I think if we did know exactly the mechanics of transmission then we could
afford to be super minimalist about how much data was disclosed and restrict
it only to the very least required. The problem is that we don't know what
that minimum is. I think one difference between critics of this approach (and
indeed Google/Apple) and the NHSX/Ministerial decision makers here is that the
former are not accountable for controlling transmission. If it doesn't work
then they tried to help and regrettably it didn't work. The latter are trying
to thread a course between how many people will die, how many years we'll be
paying off debt or suffering from economic chaos, and privacy implications.
That doesn't mean we can just ignore the latter, that is too easy and only
leads in one direction, but it also means that decision makers have to balance
competing concerns.

If it were me (but I am neither an expert nor do I have the full set of data
that they do) I would pursue the same course as they are but also have a team
working on an alternate implementation as a plan B. I would also make binding
public commitments about what we would do with this data, introducing new
statute law if really required. Again though, that's easier said than done
because they don't yet know exactly how they'll need to use this data.

Saved data entries
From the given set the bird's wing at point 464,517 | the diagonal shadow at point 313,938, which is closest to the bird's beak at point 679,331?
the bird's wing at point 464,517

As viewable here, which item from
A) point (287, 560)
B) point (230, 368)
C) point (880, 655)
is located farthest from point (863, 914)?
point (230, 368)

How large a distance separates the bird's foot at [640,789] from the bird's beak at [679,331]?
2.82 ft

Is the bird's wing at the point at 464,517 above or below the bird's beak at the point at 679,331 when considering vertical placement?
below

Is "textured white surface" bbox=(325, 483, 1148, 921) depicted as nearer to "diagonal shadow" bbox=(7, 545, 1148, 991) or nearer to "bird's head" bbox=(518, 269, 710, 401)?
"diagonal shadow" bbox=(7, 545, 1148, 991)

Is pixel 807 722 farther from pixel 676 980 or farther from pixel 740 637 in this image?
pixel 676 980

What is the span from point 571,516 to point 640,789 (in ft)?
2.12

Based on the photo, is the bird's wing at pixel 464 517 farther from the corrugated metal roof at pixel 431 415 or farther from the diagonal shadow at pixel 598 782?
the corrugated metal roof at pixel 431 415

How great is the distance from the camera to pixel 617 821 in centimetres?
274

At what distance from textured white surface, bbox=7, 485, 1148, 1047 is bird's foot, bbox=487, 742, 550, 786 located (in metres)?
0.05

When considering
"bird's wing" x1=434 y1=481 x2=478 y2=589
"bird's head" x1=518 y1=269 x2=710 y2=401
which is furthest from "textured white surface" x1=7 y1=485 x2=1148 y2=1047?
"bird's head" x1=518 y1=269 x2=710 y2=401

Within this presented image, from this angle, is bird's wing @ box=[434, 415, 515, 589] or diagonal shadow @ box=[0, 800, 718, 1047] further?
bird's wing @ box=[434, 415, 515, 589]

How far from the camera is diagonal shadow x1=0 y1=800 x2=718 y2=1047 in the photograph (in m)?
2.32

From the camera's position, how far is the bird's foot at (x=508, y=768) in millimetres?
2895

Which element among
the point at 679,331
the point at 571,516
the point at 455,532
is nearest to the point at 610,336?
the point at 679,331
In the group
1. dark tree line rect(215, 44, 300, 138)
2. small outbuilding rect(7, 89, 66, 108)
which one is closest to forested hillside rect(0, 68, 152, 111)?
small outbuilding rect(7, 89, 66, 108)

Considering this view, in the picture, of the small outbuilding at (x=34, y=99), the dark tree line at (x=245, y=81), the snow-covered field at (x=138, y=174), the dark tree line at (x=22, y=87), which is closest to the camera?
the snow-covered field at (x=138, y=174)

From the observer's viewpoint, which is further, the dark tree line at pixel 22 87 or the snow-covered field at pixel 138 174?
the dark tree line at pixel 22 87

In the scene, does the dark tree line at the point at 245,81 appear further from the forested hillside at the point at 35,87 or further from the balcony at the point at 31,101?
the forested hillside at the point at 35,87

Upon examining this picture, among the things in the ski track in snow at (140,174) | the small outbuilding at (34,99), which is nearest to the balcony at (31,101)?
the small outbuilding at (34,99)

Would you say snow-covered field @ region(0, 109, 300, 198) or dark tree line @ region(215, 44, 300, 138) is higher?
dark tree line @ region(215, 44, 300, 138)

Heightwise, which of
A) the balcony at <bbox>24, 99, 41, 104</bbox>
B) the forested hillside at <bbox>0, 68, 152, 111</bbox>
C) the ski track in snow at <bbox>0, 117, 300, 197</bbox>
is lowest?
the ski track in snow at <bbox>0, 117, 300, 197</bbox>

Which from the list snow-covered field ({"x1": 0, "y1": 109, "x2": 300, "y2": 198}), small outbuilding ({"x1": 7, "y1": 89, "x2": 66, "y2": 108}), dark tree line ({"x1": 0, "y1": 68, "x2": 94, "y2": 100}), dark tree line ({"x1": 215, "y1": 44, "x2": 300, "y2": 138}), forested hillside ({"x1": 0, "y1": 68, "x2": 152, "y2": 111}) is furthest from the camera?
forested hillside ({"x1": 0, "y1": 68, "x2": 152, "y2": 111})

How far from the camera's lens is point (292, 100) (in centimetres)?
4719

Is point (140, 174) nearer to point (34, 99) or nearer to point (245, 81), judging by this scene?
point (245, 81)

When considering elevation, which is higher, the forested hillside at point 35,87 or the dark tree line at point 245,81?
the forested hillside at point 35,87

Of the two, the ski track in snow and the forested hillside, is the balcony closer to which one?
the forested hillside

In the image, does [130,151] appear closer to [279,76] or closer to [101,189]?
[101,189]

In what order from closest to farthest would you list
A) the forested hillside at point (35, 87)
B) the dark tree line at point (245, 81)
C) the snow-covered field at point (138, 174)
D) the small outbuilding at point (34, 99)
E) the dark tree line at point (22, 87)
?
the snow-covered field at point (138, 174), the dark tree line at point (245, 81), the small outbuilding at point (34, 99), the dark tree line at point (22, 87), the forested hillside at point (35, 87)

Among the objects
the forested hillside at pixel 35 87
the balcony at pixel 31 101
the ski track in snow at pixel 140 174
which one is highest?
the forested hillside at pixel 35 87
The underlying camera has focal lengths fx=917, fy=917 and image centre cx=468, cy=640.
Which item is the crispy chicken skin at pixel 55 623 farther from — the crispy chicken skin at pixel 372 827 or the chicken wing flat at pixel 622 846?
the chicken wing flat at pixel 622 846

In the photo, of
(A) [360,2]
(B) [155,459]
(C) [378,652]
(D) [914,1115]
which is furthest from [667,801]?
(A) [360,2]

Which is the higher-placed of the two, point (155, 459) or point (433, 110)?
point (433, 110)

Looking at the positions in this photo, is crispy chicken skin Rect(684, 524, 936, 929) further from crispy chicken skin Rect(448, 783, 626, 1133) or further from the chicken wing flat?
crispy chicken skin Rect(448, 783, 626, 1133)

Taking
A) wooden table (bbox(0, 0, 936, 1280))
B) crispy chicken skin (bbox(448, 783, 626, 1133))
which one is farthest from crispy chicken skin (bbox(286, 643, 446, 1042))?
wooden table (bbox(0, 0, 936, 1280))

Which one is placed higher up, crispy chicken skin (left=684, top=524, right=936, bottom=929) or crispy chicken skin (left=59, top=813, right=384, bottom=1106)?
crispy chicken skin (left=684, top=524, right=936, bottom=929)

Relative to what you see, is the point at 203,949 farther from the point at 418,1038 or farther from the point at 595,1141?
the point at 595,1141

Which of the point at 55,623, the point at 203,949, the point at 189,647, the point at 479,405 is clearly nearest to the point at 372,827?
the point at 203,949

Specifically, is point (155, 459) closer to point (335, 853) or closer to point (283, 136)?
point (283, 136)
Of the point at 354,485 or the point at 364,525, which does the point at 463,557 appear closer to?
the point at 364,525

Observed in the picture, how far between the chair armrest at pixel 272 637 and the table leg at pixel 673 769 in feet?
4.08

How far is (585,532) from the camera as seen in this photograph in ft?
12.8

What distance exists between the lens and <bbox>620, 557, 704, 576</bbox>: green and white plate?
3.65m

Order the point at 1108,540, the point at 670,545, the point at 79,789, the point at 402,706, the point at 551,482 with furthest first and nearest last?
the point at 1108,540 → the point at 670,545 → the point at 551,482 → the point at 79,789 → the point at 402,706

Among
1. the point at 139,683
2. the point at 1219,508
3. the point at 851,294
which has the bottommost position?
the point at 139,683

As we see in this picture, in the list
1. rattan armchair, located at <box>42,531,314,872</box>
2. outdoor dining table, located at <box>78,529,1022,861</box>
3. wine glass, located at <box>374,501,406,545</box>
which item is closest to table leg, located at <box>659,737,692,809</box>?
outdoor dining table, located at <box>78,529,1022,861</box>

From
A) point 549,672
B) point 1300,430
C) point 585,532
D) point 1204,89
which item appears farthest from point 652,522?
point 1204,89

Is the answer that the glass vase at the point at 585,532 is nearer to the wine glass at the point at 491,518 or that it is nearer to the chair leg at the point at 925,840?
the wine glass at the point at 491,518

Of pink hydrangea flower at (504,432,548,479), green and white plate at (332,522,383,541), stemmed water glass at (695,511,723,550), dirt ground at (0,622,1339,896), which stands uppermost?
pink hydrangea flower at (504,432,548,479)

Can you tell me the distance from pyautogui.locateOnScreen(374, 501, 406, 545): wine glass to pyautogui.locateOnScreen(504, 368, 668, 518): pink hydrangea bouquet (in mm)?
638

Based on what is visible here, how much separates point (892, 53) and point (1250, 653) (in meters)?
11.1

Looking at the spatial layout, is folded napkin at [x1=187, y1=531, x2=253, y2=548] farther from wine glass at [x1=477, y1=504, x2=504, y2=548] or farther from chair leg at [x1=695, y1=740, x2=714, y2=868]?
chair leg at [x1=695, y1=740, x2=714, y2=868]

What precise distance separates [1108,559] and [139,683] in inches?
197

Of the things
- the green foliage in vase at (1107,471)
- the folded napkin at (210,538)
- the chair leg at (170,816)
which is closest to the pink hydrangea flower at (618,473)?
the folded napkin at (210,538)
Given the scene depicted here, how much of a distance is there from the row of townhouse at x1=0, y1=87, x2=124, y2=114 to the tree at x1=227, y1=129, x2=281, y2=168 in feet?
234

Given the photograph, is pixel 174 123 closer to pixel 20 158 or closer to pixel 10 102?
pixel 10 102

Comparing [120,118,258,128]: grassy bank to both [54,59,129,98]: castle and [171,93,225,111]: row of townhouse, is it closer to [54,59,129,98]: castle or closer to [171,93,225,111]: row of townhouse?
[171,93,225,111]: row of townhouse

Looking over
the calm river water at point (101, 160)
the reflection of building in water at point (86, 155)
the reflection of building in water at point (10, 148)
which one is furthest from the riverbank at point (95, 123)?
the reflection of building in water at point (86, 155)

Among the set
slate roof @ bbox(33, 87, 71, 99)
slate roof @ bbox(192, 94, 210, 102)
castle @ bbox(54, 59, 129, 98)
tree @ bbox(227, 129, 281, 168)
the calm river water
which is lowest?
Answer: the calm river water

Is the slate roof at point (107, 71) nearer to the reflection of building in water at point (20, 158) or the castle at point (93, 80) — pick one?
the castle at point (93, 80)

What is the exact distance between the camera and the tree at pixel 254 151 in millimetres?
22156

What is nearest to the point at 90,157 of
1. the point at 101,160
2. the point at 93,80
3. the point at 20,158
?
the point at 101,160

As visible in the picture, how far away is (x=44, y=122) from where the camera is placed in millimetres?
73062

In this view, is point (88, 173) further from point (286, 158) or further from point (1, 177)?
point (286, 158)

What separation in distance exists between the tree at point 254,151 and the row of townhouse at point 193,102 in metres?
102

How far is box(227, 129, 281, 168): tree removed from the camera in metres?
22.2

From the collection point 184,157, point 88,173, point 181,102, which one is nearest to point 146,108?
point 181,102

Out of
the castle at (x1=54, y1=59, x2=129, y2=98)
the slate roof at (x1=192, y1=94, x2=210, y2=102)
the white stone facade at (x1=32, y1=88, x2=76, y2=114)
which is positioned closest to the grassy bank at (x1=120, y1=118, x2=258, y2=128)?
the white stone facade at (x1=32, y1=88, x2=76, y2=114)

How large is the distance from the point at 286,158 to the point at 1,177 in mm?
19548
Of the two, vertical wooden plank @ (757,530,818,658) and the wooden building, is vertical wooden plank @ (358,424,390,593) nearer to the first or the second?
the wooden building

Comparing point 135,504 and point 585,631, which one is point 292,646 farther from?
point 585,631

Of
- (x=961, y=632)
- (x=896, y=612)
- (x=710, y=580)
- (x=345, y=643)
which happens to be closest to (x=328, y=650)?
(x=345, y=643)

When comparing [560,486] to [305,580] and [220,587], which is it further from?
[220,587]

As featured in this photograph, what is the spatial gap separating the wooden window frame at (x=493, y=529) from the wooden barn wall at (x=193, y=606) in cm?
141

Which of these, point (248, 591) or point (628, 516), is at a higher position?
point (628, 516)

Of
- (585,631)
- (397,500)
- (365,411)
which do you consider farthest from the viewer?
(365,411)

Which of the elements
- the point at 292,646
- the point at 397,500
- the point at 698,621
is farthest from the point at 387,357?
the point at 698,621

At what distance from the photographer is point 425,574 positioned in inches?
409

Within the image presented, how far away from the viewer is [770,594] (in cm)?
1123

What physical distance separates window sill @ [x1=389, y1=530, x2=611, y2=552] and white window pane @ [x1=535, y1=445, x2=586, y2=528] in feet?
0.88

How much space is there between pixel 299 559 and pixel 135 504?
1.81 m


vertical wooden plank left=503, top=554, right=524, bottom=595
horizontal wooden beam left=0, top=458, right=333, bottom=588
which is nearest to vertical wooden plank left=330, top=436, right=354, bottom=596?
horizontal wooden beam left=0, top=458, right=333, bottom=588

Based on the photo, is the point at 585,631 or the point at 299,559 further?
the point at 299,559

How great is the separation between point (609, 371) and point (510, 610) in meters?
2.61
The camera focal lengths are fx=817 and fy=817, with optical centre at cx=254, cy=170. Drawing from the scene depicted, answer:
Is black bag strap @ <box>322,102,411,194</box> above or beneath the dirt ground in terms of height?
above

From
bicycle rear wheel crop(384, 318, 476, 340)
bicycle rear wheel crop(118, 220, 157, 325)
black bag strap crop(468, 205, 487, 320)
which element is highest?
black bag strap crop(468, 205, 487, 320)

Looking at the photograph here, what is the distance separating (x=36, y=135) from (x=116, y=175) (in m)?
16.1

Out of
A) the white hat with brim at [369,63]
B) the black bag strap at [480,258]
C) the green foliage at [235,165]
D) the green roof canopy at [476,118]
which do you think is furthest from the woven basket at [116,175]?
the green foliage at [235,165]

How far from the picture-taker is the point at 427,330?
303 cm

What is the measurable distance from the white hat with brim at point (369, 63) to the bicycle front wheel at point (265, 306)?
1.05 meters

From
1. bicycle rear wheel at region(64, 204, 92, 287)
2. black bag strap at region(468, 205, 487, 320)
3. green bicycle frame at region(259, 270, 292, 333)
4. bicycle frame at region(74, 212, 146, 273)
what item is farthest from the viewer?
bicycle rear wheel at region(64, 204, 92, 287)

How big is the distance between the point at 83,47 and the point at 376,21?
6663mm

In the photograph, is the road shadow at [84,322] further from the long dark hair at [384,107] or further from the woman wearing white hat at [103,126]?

> REQUIRED WORK
a. In the forum comment on NHSX data decisions, what would the writer have a team working on as a plan B?
b. Reproduce the forum comment between "That doesn't mean" and "competing concerns.", inclusive.
The rows play no part in the work here.

> SOLUTIONS PER TASK
a. An alternate implementation.

b.
That doesn't mean we can just ignore the latter, that is too easy and only
leads in one direction, but it also means that decision makers have to balance
competing concerns.